The percentage of members of minority groups was 25 percent, unchanged from 2017. Underrepresented minorities made up 7 percent of the faculty in 2018, also unchanged from the previous year. Minority faculty are better represented at the assistant professor level (35 percent) than at the level of professor (19 percent).

Minority representation varied by school. The Graduate School of Education (18 percent) and Law School (11 percent) had the highest percentages of underrepresented minority faculty members.

Last year, Stanford hired 105 new faculty members, of which 39 (37 percent) were women. Eighty-four members of the faculty left the professoriate, resulting in a net gain of 21 faculty members in 2018.

Advancing faculty diversity is one of the areas that Tessier-Lavigne and Drell have focused on in the university’s long-range plan.
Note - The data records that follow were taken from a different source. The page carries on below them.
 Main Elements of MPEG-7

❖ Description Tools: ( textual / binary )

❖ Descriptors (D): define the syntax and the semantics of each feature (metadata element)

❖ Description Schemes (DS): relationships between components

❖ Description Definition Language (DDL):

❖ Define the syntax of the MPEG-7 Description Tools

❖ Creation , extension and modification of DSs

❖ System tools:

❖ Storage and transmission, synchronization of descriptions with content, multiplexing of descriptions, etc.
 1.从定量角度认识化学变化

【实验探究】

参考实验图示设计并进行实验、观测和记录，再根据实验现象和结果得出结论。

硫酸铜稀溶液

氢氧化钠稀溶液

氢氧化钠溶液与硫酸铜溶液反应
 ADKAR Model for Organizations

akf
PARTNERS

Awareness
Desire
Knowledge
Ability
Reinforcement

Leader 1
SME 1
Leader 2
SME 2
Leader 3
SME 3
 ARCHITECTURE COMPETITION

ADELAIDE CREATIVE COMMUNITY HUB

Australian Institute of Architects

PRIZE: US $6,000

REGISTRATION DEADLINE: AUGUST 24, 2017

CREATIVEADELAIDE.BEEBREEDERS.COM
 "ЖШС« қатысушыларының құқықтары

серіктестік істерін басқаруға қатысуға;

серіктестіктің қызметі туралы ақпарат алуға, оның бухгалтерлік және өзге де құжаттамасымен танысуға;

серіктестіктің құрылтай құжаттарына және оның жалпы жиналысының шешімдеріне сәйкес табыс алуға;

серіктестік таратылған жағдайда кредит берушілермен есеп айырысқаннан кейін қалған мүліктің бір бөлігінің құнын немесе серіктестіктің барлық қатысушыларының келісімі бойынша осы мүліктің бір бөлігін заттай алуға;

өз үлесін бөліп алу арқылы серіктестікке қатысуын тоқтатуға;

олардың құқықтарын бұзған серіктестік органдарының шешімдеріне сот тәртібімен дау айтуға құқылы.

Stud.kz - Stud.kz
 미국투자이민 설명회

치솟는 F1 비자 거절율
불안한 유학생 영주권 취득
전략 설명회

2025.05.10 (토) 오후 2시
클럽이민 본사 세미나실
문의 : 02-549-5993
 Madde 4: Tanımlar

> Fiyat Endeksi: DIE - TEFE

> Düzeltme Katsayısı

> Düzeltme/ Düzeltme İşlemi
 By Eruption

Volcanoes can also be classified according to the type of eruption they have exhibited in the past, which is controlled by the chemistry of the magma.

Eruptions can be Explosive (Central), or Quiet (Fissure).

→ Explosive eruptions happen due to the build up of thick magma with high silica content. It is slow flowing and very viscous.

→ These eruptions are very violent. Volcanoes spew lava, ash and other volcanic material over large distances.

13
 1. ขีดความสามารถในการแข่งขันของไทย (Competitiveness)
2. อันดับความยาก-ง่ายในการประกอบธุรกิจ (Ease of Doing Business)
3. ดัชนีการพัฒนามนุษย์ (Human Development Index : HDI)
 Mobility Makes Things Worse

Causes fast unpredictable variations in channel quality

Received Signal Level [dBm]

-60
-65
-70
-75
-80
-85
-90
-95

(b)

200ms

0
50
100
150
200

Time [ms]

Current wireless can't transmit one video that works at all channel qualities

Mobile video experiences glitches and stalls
In the recently published Provost’s Statement on Diversity and Inclusion, one of the immediate priorities is “increasing the diversity of the faculty, especially faculty from underrepresented backgrounds including racial and ethnic minorities and women in STEM.”

The Report on the Faculty Fall 2018: Professorial Gains, Losses and Composition is posted on the VPFDD website.

In other business, outgoing Faculty Senate Chair Stephen Stedman announced the results of the recent senate election. Tim Stearns, the Frank Lee and Carol Hall Professor, professor of genetics and chair of the Department of Biology, will serve as Faculty Senate chair in 2019-20. Dan Edelstein, the William H. Bonsall Professor in French, has been elected vice chair.

The full minutes of the June 13 meeting, including the questions and answers that followed the presentations, will be available soon on the Faculty Senate website.